◆ Your objective ◆
A faithful copy is required: retype the records from their first line through the line with "Sangre Y Hueso", and omit the pictures.

◆ Short descriptive text snippets ◆
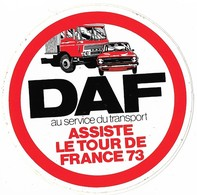 Autocollant - Transport - Camion-auto - DAF  Au Service Du Transport - Tour De France 1973  - Diamètre: 11,5 Cm - - Stickers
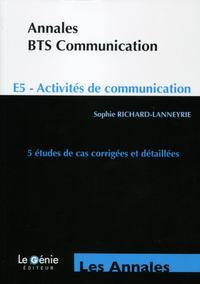 BTS COMMUNICATION LES ANNALES  E5  ACTIVITES DE COMMUNICATION  5 ETUDES DE CAS C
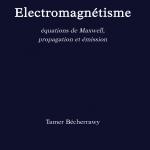 Electromagnétisme Equations de Maxwell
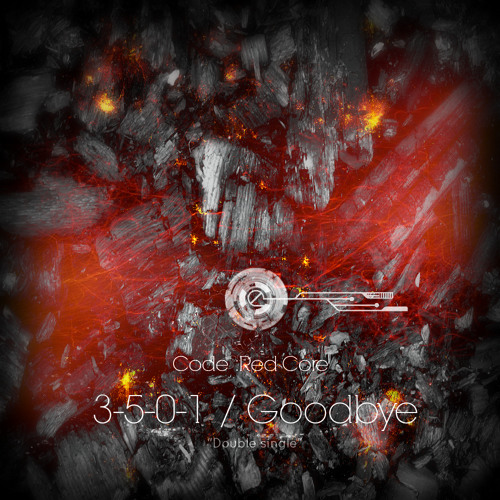 "Code : Red Core ""3-5-0-1/Goodbye"" double single"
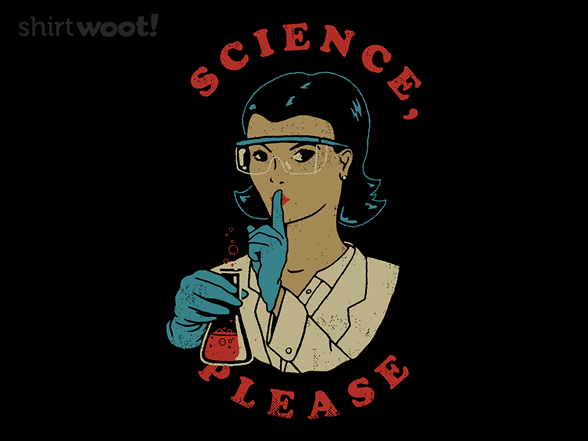 Science, Please! T Shirt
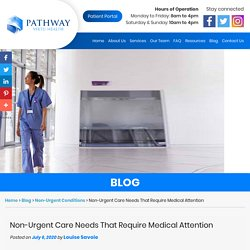 Non-Urgent Care Needs That Require Medical Attention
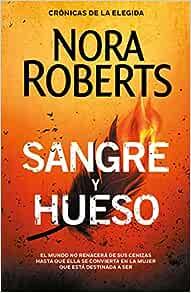 Sangre Y Hueso Crónicas De La Elegida 2 Spanish Edition 9788401023385 Roberts Nora Nieves Calvino Gutiérrez Books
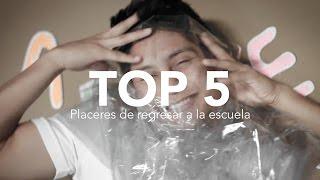 getlinkyoutube.com-TOP 5: Placeres De Regresar A La Escuela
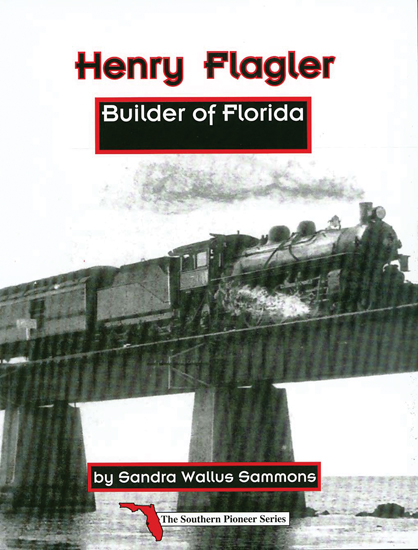 Henry Flagler: Builder of Florida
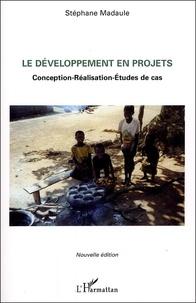 Stéphane Madaule - Le développement en projets - Conception-Réalisation-Etudes de cas.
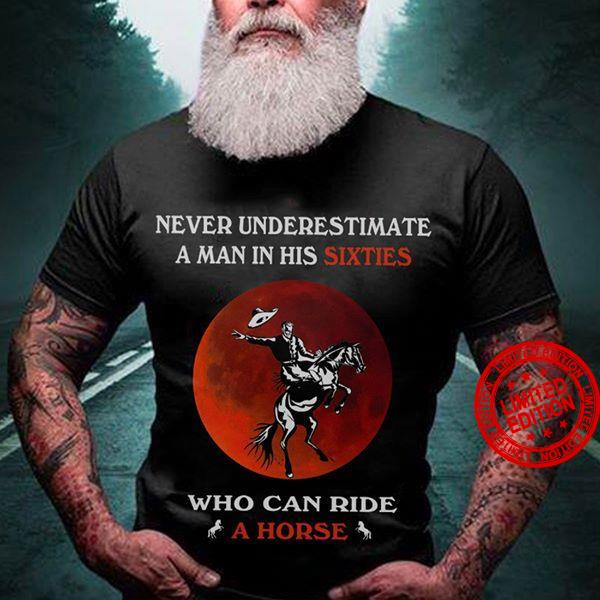 Never Underestimate A Man In His Sixties Who Can Ride A Horse Shirt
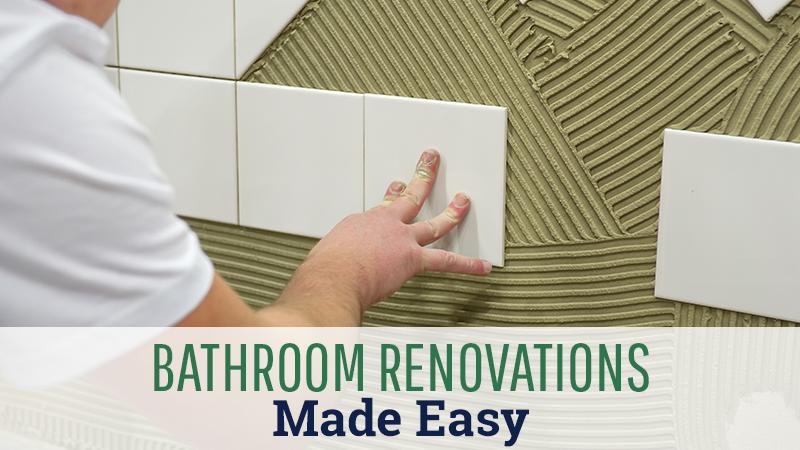 Bathroom Renovations Made Easy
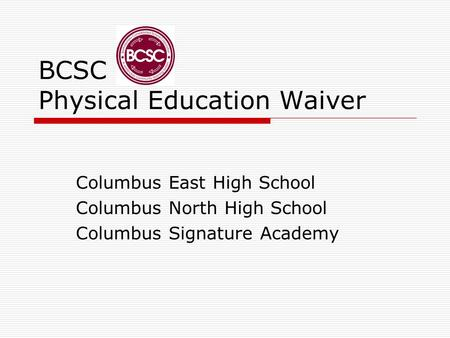 BCSC Physical Education Waiver Columbus East High School Columbus North High School Columbus Signature Academy.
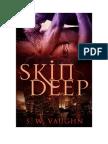 S.W. Vaughn - Skin Deep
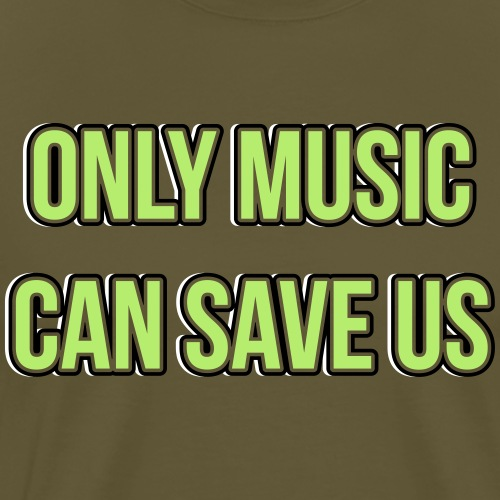 ONLY MUSIC CAN SAVE US - Premium-T-shirt herr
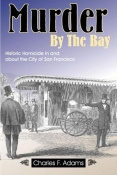 MURDER BY THE BAY. cover image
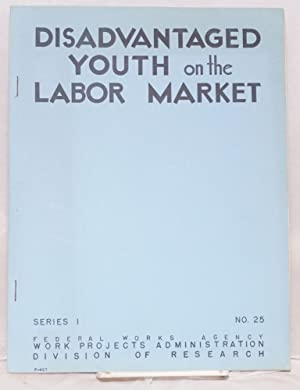Disadvantaged youth on the labor market: Payne, Stanley LeBaron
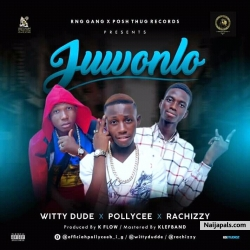 JUWONLO by pollycee ft Wittydude ft Rachizzy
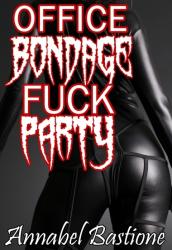 Office Bondage Fuck Party (Büro Bondage Ficken Party)
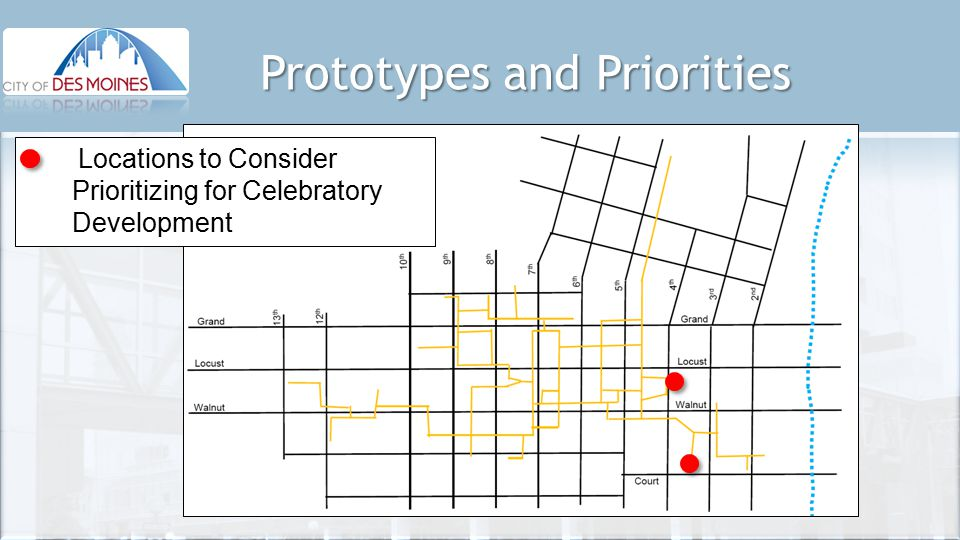 Prototypes and Priorities Locations to Consider Prioritizing for Celebratory Development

◆ Solution to the exercise ◆
 Autocollant - Transport - Camion-auto - DAF  Au Service Du Transport - Tour De France 1973  - Diamètre: 11,5 Cm - - Stickers
 BTS COMMUNICATION LES ANNALES  E5  ACTIVITES DE COMMUNICATION  5 ETUDES DE CAS C
 Electromagnétisme Equations de Maxwell
 "Code : Red Core ""3-5-0-1/Goodbye"" double single"
 Science, Please! T Shirt
 Non-Urgent Care Needs That Require Medical Attention
 Sangre Y Hueso Crónicas De La Elegida 2 Spanish Edition 9788401023385 Roberts Nora Nieves Calvino Gutiérrez Books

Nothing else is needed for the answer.